Depuis 2005, l’Oara a investi plus de deux millions d’euros pour les résidences. Intégrées à un ensemble de dispositifs et de partenariats, elles s’inscrivent sur le long terme dans un projet global pour offrir à de nombreux artistes les conditions d’un « après ». Entretien avec Joël Brouch, directeur de l’Oara.
Elsa Gribinski – Comment sont nées les résidences au Molière-Scène d’Aquitaine ?
 
Joël Brouch – Le Molière-Scène d’Aquitaine était un lieu de programmation avant d’être un lieu de résidence. Il compensait le faible nombre de théâtres en ordre de marche dans son environnement immédiat. La CUB s’étant enrichie de dizaines de lieux, nous l’avons requalifié en 2005 pour en faire un outil au service du travail imprévisible. Tournés vers le public, les théâtres n’ont pas beaucoup de disponibilités pour accueillir ces précieux temps de travail, généralement invisibles.
 
E.G. – L’Oara assure cette saison quatorze résidences au Molière-Scène d’Aquitaine et quatorze hors les murs : une parfaite parité ?
 
J.B. – Sans chercher la parité parfaite, nous tendons, en effet, à cet équilibre.

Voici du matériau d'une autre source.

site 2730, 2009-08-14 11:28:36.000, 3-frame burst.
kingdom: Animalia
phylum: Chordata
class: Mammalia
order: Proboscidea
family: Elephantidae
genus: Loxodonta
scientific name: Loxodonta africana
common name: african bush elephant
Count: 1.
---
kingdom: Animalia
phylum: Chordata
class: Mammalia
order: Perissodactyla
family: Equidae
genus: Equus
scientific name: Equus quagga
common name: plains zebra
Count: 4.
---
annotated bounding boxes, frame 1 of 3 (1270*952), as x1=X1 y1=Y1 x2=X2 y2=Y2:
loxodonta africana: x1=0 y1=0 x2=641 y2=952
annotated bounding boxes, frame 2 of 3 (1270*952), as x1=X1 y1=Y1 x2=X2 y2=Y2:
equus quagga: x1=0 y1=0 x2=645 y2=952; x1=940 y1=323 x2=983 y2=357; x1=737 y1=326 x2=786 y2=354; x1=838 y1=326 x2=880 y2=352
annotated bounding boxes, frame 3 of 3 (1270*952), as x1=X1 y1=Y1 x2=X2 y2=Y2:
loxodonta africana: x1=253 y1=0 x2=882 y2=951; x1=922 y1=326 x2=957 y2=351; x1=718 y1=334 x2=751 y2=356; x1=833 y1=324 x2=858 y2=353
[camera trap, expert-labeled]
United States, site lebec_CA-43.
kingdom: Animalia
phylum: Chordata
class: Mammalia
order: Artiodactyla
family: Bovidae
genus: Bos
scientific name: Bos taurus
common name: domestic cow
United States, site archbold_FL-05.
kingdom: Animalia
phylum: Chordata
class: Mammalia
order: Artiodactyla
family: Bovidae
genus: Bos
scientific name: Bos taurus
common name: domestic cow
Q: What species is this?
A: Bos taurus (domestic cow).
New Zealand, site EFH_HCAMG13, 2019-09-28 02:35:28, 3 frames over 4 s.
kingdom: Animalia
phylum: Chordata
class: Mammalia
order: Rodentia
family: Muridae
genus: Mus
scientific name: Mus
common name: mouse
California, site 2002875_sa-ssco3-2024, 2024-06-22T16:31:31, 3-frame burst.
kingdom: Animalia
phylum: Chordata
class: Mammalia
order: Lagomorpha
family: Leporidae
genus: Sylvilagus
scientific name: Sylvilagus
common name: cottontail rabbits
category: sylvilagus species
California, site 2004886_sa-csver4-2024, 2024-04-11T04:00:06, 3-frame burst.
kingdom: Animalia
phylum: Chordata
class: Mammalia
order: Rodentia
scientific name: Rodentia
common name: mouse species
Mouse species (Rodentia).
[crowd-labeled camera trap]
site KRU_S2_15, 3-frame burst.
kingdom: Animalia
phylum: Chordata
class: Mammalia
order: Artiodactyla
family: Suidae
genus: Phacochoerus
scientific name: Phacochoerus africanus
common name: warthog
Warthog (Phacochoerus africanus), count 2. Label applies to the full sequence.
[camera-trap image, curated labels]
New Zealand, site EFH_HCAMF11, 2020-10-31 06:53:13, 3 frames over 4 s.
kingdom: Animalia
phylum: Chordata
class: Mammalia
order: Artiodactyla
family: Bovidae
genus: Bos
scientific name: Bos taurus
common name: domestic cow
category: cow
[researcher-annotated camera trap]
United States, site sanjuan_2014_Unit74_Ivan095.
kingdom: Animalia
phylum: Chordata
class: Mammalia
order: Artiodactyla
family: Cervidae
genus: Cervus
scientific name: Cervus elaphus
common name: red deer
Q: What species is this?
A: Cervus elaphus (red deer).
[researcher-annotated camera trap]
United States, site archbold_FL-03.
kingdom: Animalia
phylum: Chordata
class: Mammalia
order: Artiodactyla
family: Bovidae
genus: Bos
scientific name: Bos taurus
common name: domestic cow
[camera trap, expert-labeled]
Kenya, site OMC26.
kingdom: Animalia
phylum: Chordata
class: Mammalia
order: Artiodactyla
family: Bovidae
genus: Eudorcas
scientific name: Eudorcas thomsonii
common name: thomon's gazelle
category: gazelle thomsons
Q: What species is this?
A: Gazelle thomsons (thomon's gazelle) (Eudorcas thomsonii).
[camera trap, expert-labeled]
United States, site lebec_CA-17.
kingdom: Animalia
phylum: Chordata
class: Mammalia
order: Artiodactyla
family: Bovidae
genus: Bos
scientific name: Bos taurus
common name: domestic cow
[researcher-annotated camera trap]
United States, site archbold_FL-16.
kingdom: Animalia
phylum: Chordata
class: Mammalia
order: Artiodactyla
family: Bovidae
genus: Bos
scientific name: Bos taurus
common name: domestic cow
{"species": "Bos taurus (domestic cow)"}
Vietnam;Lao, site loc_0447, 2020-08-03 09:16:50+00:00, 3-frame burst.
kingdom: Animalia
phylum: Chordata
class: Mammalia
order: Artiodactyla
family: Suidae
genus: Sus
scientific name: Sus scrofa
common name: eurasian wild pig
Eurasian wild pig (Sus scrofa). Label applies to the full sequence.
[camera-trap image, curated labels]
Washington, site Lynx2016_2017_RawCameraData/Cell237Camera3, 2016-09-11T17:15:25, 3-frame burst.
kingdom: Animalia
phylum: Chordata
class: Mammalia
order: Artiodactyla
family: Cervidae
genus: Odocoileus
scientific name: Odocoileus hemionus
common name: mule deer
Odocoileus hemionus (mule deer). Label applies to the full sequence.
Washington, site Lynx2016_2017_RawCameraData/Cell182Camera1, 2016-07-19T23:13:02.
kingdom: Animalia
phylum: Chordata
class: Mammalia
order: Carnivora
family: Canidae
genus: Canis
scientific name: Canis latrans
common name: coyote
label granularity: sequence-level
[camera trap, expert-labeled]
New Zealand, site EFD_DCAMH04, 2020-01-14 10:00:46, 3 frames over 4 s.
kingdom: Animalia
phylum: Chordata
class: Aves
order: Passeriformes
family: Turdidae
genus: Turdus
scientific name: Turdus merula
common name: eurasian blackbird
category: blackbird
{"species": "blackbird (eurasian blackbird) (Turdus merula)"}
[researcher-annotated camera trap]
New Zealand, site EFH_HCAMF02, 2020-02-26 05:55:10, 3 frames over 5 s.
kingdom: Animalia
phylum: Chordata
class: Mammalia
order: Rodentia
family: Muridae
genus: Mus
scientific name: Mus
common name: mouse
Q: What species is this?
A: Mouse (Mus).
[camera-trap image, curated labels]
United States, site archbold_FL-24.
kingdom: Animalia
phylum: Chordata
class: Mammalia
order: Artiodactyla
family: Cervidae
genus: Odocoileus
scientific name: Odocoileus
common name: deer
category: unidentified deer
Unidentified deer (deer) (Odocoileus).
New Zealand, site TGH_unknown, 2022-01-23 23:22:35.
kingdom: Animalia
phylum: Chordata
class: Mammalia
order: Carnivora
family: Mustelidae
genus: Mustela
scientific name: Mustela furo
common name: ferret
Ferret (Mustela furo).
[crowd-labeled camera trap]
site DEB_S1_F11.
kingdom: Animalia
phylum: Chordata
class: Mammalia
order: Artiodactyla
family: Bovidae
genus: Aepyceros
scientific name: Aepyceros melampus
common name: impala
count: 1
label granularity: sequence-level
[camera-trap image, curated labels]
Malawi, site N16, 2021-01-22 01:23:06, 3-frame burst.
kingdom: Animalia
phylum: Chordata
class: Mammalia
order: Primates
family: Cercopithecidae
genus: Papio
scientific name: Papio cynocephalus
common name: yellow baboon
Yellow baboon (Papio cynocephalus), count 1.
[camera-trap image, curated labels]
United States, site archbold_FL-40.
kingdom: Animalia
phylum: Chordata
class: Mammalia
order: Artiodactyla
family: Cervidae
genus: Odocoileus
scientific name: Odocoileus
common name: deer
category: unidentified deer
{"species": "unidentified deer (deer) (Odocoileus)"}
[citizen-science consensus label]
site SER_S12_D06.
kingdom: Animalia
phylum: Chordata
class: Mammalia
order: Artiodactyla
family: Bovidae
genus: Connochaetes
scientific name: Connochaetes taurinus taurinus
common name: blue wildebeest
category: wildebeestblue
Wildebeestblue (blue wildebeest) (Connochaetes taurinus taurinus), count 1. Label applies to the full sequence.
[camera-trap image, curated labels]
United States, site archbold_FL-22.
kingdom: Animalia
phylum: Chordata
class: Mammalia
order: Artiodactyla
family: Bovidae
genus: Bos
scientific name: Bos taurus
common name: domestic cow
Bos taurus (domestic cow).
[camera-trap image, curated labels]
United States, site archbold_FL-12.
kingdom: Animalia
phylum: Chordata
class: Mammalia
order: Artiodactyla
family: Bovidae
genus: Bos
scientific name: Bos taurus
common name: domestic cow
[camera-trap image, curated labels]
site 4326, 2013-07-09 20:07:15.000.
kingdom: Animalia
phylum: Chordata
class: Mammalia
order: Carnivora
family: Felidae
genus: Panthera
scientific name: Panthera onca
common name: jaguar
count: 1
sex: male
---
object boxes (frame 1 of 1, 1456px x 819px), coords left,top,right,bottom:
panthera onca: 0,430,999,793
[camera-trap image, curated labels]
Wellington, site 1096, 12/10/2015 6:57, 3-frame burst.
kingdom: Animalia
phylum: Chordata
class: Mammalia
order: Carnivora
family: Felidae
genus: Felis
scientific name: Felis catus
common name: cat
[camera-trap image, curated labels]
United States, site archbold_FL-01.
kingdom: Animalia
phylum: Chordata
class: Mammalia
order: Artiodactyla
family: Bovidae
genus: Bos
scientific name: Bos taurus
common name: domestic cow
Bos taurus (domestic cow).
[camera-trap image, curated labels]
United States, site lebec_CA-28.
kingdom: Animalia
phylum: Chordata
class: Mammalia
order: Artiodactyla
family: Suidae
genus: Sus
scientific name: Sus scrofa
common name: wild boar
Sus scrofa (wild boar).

D’abord, parce que l’Oara est un organisme territorial : nous n’avons pas vocation à nous enfermer dans Bordeaux ou dans la Métropole. Ensuite, parce que nous ne sommes pas sur les mêmes types de résidence au Molière et en région : les résidences hors les murs nous permettent de diversifier nos accueils et d’accompagner des projets très différents. Il arrive, aussi, que nous ayons des résidences hors région. Nous avons un terrain privilégié, l’Aquitaine, mais nous n’avons pas de frontières politico-administratives : le choix des lieux se fait en fonction du projet artistique et dans son intérêt.
 
E.G. – Concrètement ?
 
J.B. – Au Molière, étant donné la petite taille du plateau, nous sommes plutôt sur des résidences de début de travail, qui sont des états de recherche plus que des projets déjà inscrits dans des processus de création assurée. Ce sont aussi, souvent, les démarches les plus contemporaines qui peuvent ainsi se confronter, lors des sorties de résidence, à un public en partie plus éprouvé – étudiants, professionnels et journalistes, ou spectateurs un peu avertis.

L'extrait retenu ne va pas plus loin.